• Task to carry out:
Answer these questions from the article on policing the G8 summit in Fermanagh.
1. How many police officers from other parts of the UK will come to Northern Ireland for the summit?
2. How many officers does the PSNI have?
3. Where are many of the support staff and journalists likely to stay?

Thousands of police from Britain set to help guard G8 summit in Fermanagh
Up to 2,500 police officers will come to Northern Ireland from other parts of the UK to help police the G8 summit at Enniskillen in June, Justice Minister Ford said.
He sees it as a possible test for mutual aid arrangements in the future.
Providing security at the G8 summit in Enniskillen will be a major operation for the PSNI as leaders of the world's eight wealthiest countries meet.
When it was held in Gleneagles, Scotland, in 2005, 10,000 police were involved and the security bill was £100m. The PSNI has only 7,100 officers. Mr Ford discussed the issue with Scottish Secretary for Justice Kenny MacAskill last Friday. Most officers will come from Scotland but others would come from English and Welsh forces, he told the Belfast Telegraph.
It will be the first time large number of officers from other parts of the UK have been deployed here and will be seen as a test for future co-operation.
The Association of Chief Police Officers (ACPO) has revealed that PSNI teams will be travelling to Britain in the run-up to the summit to provide specialist training.
Mr Ford added: "There will be significant cross-border security issues to be co-ordinated with the gardai. Many of the support staff and journalists are likely to be staying across the border in Cavan, Monaghan and south Donegal and it is assumed that some of the delegations will fly in through Dublin."

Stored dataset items
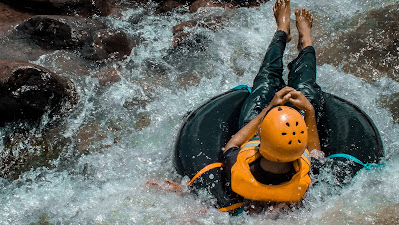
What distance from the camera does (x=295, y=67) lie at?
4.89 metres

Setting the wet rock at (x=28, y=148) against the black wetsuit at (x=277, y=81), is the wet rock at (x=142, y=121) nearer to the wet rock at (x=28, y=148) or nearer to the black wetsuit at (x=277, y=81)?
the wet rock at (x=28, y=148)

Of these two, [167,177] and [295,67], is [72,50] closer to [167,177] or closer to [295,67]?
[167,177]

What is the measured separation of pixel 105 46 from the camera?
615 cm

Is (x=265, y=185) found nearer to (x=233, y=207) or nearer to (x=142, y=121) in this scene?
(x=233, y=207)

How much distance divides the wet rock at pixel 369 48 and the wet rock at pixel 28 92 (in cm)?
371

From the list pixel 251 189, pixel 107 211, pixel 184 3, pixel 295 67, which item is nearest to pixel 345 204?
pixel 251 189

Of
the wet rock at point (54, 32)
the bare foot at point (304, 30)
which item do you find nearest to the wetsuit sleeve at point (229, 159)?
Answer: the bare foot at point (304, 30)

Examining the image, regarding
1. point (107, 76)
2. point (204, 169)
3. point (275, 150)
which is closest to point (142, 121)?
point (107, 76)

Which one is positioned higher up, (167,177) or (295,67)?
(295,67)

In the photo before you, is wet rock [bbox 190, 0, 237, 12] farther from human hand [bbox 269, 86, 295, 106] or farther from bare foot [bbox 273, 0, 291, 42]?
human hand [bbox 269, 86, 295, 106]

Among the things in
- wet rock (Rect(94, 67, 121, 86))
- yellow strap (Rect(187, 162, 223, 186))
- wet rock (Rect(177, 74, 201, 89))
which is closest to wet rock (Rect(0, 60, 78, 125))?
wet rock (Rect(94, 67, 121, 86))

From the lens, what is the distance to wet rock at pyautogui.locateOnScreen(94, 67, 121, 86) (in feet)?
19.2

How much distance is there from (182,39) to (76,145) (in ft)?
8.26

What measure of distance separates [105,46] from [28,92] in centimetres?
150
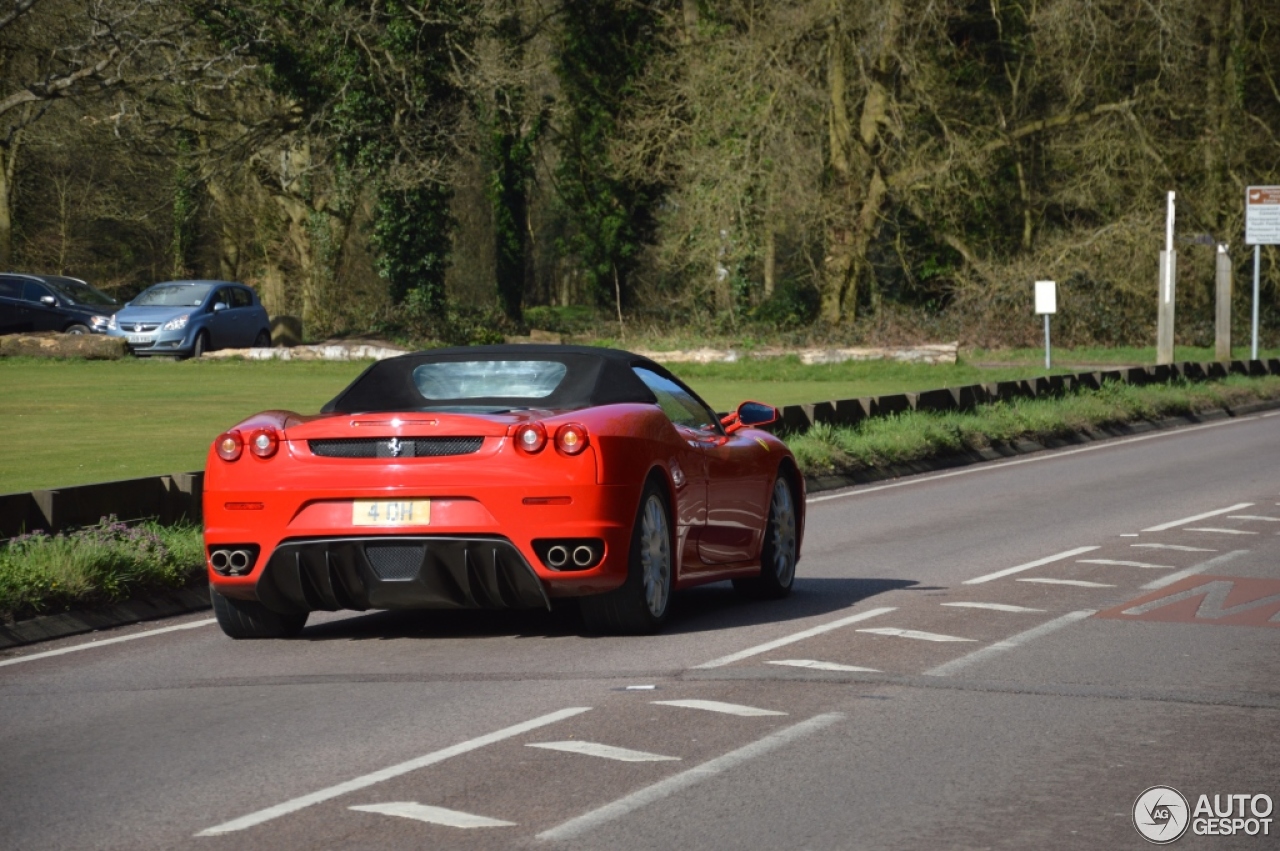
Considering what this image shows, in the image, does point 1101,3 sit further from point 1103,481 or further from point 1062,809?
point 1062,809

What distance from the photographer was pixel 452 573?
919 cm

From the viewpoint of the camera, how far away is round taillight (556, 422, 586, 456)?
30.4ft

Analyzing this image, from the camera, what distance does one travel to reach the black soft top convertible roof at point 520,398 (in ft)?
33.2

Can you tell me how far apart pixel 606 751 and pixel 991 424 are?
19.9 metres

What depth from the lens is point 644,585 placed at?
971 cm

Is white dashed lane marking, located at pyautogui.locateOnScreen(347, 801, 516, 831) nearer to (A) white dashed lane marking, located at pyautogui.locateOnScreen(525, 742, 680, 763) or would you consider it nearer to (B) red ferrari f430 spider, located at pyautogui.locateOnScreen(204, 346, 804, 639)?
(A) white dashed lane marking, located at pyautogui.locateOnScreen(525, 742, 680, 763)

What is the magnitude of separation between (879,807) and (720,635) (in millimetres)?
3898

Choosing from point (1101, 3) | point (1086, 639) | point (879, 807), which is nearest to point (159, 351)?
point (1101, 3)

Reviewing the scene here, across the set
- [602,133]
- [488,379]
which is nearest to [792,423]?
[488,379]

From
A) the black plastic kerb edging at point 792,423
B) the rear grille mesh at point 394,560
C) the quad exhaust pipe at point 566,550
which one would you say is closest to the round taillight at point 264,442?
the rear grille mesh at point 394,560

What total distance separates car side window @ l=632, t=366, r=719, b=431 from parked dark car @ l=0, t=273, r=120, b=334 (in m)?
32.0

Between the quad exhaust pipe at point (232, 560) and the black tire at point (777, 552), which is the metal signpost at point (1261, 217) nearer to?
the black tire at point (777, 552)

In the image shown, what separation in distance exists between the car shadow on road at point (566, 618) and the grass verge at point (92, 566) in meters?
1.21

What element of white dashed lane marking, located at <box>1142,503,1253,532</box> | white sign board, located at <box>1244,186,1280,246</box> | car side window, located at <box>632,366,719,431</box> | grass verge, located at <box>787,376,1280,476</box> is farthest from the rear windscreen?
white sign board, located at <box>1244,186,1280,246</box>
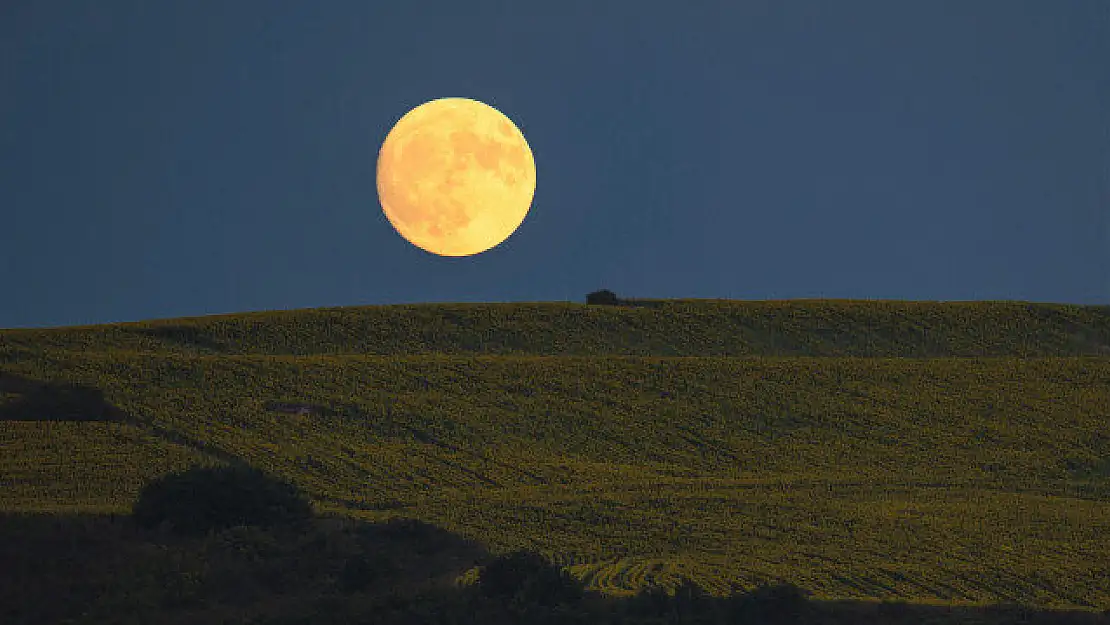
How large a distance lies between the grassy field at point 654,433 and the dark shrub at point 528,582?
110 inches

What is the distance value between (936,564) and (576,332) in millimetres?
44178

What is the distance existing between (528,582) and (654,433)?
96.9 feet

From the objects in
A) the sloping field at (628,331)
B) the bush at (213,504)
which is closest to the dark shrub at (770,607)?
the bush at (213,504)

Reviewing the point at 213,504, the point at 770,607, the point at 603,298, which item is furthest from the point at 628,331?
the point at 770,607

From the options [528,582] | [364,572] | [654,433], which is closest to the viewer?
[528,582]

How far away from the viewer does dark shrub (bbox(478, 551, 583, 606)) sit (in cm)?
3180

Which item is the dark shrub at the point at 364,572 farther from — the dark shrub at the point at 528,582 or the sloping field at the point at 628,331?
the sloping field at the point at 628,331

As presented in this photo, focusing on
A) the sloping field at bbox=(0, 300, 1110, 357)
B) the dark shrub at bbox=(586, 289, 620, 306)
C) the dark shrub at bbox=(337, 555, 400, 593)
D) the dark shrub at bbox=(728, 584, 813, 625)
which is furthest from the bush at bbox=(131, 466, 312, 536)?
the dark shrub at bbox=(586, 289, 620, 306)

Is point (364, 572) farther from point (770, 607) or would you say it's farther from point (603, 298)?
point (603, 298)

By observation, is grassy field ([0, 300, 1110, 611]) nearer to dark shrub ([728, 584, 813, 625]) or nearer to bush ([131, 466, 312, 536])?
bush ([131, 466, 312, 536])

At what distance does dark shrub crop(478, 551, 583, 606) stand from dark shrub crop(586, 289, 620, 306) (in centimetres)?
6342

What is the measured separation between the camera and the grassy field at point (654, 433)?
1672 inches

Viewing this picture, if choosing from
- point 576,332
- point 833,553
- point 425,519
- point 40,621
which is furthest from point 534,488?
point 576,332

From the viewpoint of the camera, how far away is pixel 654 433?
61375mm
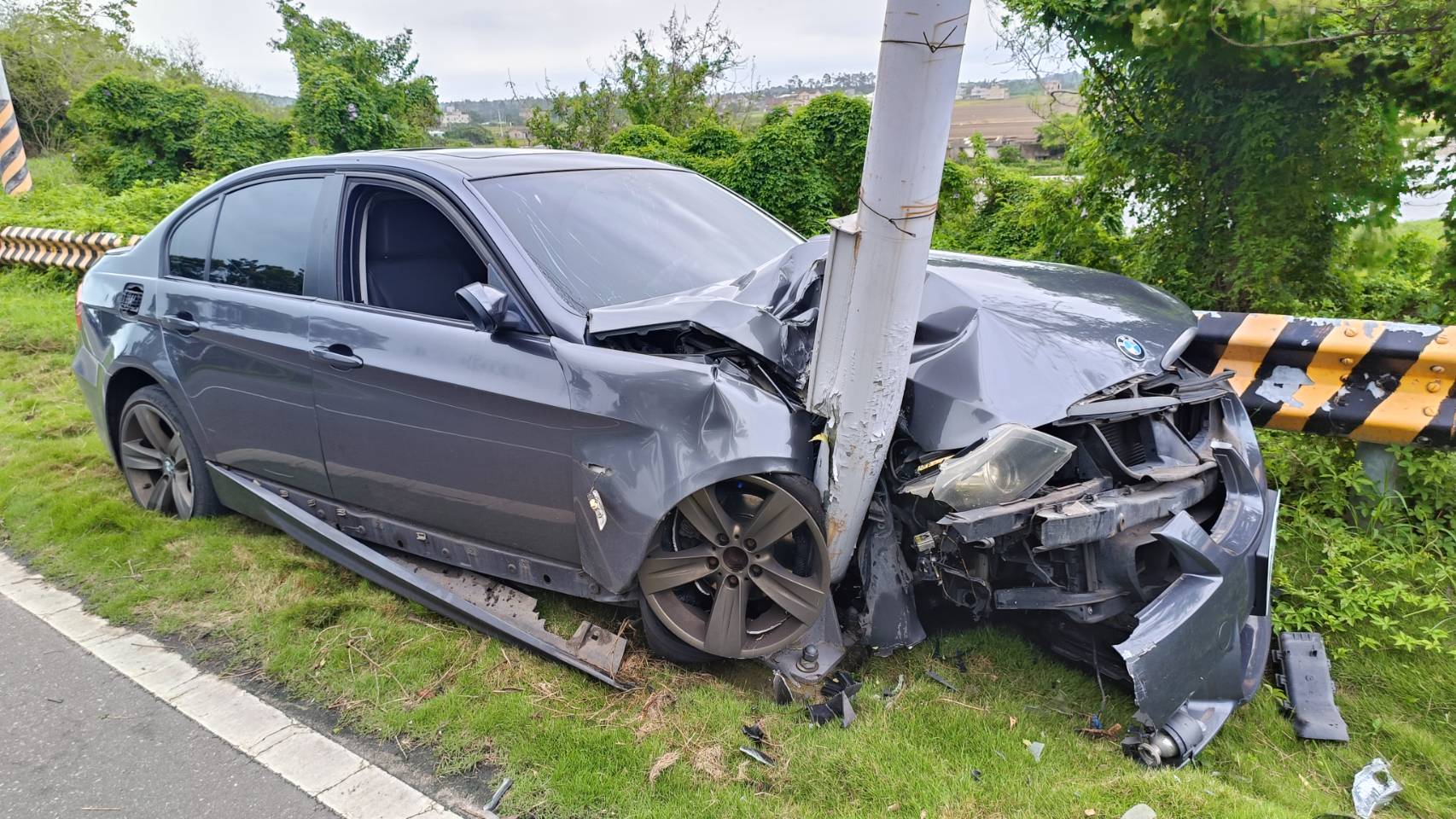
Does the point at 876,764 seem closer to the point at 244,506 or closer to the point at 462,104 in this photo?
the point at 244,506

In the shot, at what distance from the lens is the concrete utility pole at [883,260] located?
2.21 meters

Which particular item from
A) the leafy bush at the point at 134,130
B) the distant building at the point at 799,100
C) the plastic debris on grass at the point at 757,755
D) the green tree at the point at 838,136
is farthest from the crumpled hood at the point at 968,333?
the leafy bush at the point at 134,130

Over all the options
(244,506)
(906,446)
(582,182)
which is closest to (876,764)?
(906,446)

• Exercise answer:
1. Up to 2,500
2. 7,100
3. Across the border in Cavan, Monaghan and south Donegal